According to the KEGG enrichment of ram hypothalamic and testicular tissues, the most significant 20 KEGG pathways were displayed as a scatter diagram (Figure 9A): protein digestion and absorption (oas04974), hypothalamus glycolysis/gluconeogenesis (oas00010), amino sugar and nucleotide sugar metabolism (oas00520), leishmaniasis (oas05140), cell adhesion molecules (oas04514), Staphylococcus aureus infection (oas05150), galactose metabolism (oas00052), allograft rejection (oas05330), viral myocarditis (oas05416), type 1 diabetes mellitus (oas04940), autoimmune thyroid disease (oas05320), HIF-1 signaling pathway (oas04066), and human T-cell leukemia virus 1 infection (oas05166) in testicular tissues (Figure 9B).

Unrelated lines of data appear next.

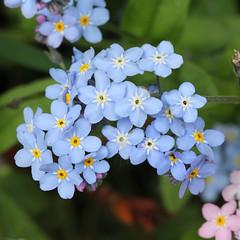 Myosotis sp. (JM Wild Flowers) Tags: prioryfields warwickshire forgetmenot myosotis boraginaceae myosotissp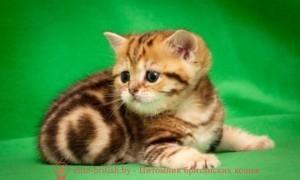 британские котята стоимость британец кот стоимость британец стоимость британская кошка фото стоимость стоимость британских кошек котята британцы стоимость стоимость британских котов сколько стоит котенок британец британский кот сколько стоит сколько стоит британец сколько стоит британская кошка сколько стоит британский котенок цена сколько стоит кот британец сколько стоит голубой британец сколько стоит котенок британский короткошерстный британский кот цена британская кошка цена в беларуси британские котята цена в минске британская голубая кошка фото цена британский короткошерстный кот цена голубой британец цена голубые британцы цена британец цена британская кошка фото цена британские голубые котята цена кот британец голубой цена купить британца котенка цена британец шиншилла фото цена котята британцы фото и цена британец фото цена британские коты фото цена цена британцев котят британский голубой кот цена голубые британские коты цена кот британской породы цена короткошерстный британец цена британская короткошерстная кошка фото цена британские котята цена питомник котята британской породы фото цена кошки британцы цена британец белый цена британские кошки окрасы цена британские кошки цена москва золотые британские котята цена кот британская шиншилла цена котята британской шиншиллы цена кошки британской породы фото цены порода котов британец цена порода кошек британец фото цена британские золотые шиншиллы котята цена британские лиловые котята цена золотой британец цена кот британская шиншилла цена котята британской шиншиллы цена золотой британский кот золотые британцы фото британская кошка золотая шиншилла британская кошка золотая шиншилла фото британский кот шиншилла золотая британские котята золотые шиншиллы купить котята британские окрас золотая шиншилла золотой британец золотой тикированный британец британец золотая шиншилла британец золотистый британец окрас золотая шиншилла фото британская золотая кошка питомник британских золотых кошек британский золотистый кот б
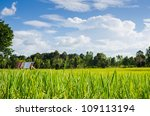 Rice field and blue sky in farmland food of Asia - stock photo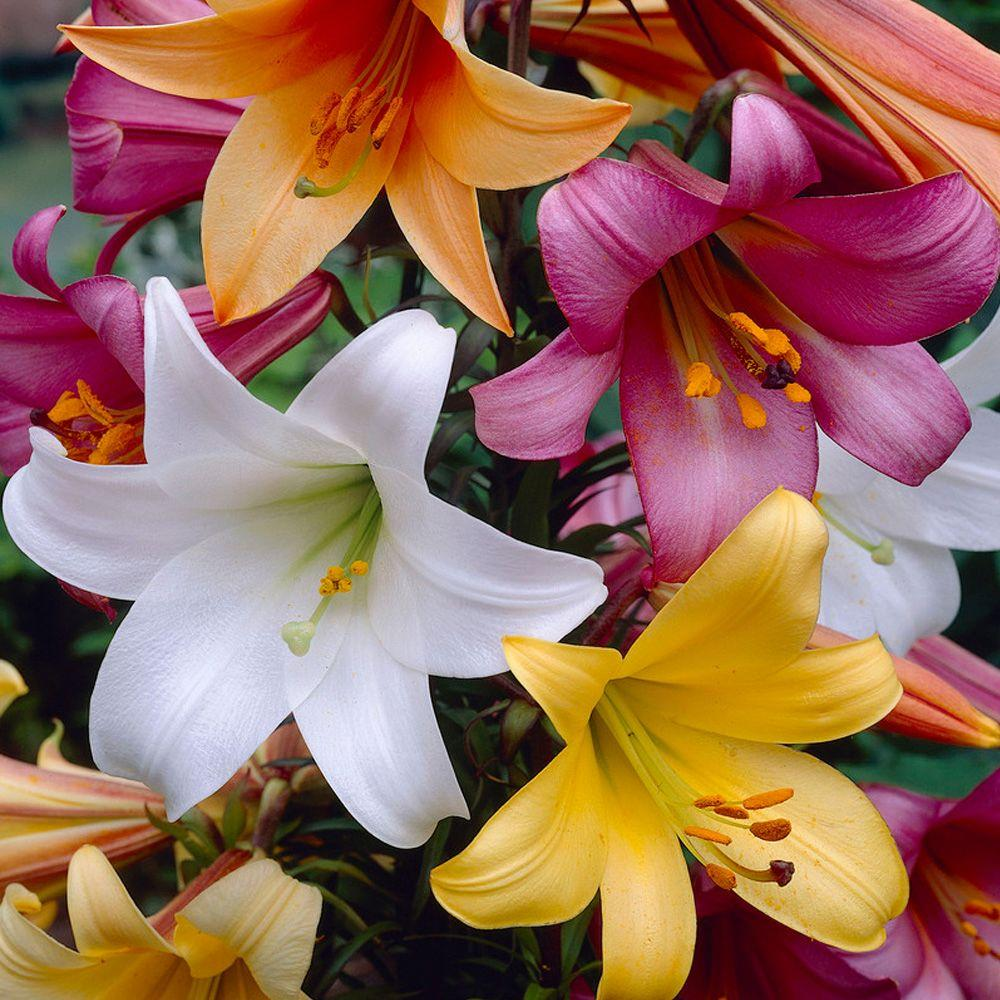 Bloomsz Trumpet Lily Bulbs Collection (8-Pack)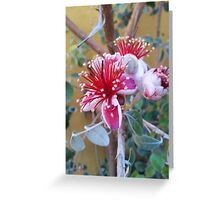 Fig Tree Pink and White Flowers  Greeting Card
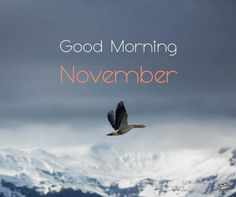 When the of the month has arrived, share a warm morning pic with the ones you love and care about and welcome a lovely new month. Welcome November, Hello November, Good Morning Winter, New Month, Beautiful Gif, Monat, Months In A Year, Good Morning Quotes, Holidays And Events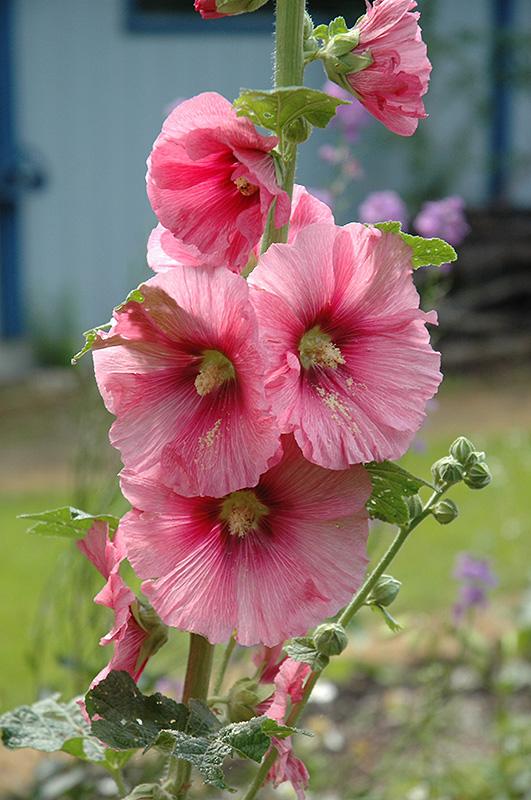 Pink Hollyhock (Alcea rosea 'Pink') at Wolf Hill Home & Garden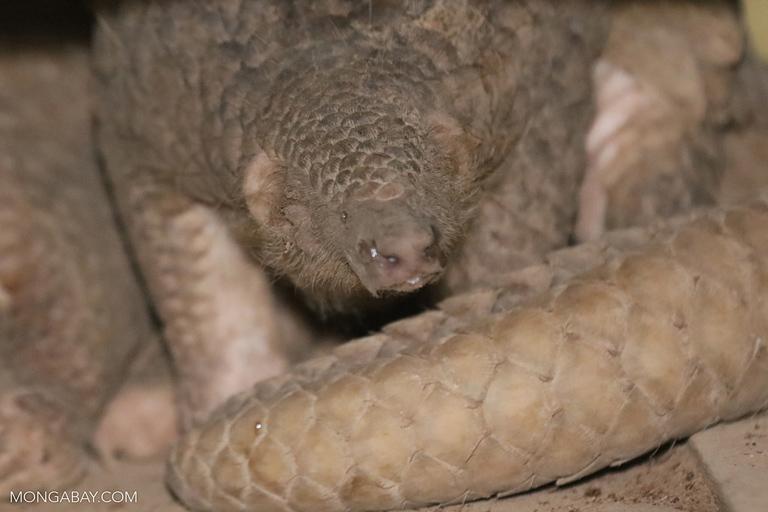 Sleeping pangolin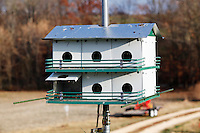 """One of the three 12-compartment purple martin homes Dennis and Loretta Sitter own on Friday, Nov. 19, 2010 at their home in Jonesboro, Illinois. The couple has been attracting purple martins for """"about 8 years, or off and on for 20 years."""""""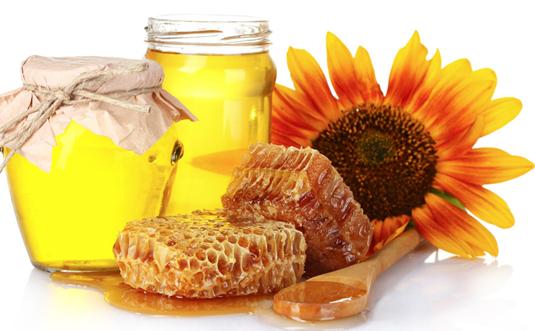 春食蜂蜜正當時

The abscissa indicates the ratio of the number of differential genes annotated in the KEGG pathway corresponding to that of differential genes; the ordinate indicates the KEGG pathway.

3.9. Protein–Protein Interaction in Ram Hypothalamic and Testes Tissues

Cytoscape was used to analyze the protein network of the differentially expressed genes in hypothalamic and testicular tissues; association grid > five associated gene interactions were retained. There were 107 related genes and 68 upregulated genes in hypothalamic tissues (Figure 10): PTPRC, C1QA, KDR, PTPN11, RPL8, RPS3A, RPS20, RPL12, RPS5, LOC101115926, RPS15A, RPL21, GNRH1, PAKCA, ND5, ND4, COX1, COX3, MIB1, and MX2 were highly correlated. In contrast, 39 downregulated genes, including PROM1, BTG2, ITGB6, FOS, LOC101113001, CCDC40, DNAH5, DNAL1, CCDC39, ACTA1, and ACTN2, were highly correlated.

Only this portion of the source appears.